• **DATA ENTRIES**:
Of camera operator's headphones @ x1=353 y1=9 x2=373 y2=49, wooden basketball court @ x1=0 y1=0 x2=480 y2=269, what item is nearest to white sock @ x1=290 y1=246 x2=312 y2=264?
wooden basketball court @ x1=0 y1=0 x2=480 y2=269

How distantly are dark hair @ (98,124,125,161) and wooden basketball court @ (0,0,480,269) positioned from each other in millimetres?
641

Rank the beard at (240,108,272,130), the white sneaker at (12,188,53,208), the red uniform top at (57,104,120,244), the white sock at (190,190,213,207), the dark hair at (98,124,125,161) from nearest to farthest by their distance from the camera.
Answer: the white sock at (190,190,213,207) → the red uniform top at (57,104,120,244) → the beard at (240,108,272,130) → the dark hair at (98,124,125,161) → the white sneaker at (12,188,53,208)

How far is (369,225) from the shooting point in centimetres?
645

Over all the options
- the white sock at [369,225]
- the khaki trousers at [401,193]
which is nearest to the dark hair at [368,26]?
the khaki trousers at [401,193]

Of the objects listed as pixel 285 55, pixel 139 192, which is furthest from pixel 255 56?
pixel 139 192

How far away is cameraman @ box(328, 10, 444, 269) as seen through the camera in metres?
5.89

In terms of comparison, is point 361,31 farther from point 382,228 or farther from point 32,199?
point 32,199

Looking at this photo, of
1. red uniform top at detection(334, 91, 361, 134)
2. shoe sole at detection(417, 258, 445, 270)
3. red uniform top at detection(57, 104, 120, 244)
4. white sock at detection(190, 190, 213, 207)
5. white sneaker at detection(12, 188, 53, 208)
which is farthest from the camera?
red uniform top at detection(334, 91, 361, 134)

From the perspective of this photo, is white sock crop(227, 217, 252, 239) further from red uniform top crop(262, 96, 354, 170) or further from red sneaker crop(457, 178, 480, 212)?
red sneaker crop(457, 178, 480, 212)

• **GIVEN EXERCISE**: Write out all of the records above again, word for word, with nothing changed.

• **TASK RESPONSE**:
Of camera operator's headphones @ x1=353 y1=9 x2=373 y2=49, wooden basketball court @ x1=0 y1=0 x2=480 y2=269, what item is nearest to white sock @ x1=290 y1=246 x2=312 y2=264?
wooden basketball court @ x1=0 y1=0 x2=480 y2=269

How distantly are dark hair @ (98,124,125,161) and wooden basketball court @ (0,0,480,269) positioned from each other in millimetres?
641

Rank the beard at (240,108,272,130), the white sneaker at (12,188,53,208), the red uniform top at (57,104,120,244), the white sock at (190,190,213,207), the dark hair at (98,124,125,161) from nearest to farthest by their distance from the camera.
Answer: the white sock at (190,190,213,207) → the red uniform top at (57,104,120,244) → the beard at (240,108,272,130) → the dark hair at (98,124,125,161) → the white sneaker at (12,188,53,208)

How far is (369,225) from the shooting point in centimetres?
645

Over all the options
- the white sock at [369,225]
- the khaki trousers at [401,193]
which is nearest to the dark hair at [368,26]?
the khaki trousers at [401,193]

Of the objects listed as pixel 285 55, pixel 139 192, which is furthest from pixel 255 56?
pixel 139 192

How far away is cameraman @ box(328, 10, 444, 269) as seen through the camera in metres?
5.89

In terms of comparison, is point 361,31 farther from point 382,228 or farther from point 32,199?
point 32,199

Looking at this photo, of
1. red uniform top at detection(334, 91, 361, 134)
2. shoe sole at detection(417, 258, 445, 270)
3. red uniform top at detection(57, 104, 120, 244)
4. white sock at detection(190, 190, 213, 207)
5. white sneaker at detection(12, 188, 53, 208)
which is farthest from the camera?
red uniform top at detection(334, 91, 361, 134)

From the perspective of this photo, is white sock crop(227, 217, 252, 239) further from red uniform top crop(262, 96, 354, 170) or further from red sneaker crop(457, 178, 480, 212)?
red sneaker crop(457, 178, 480, 212)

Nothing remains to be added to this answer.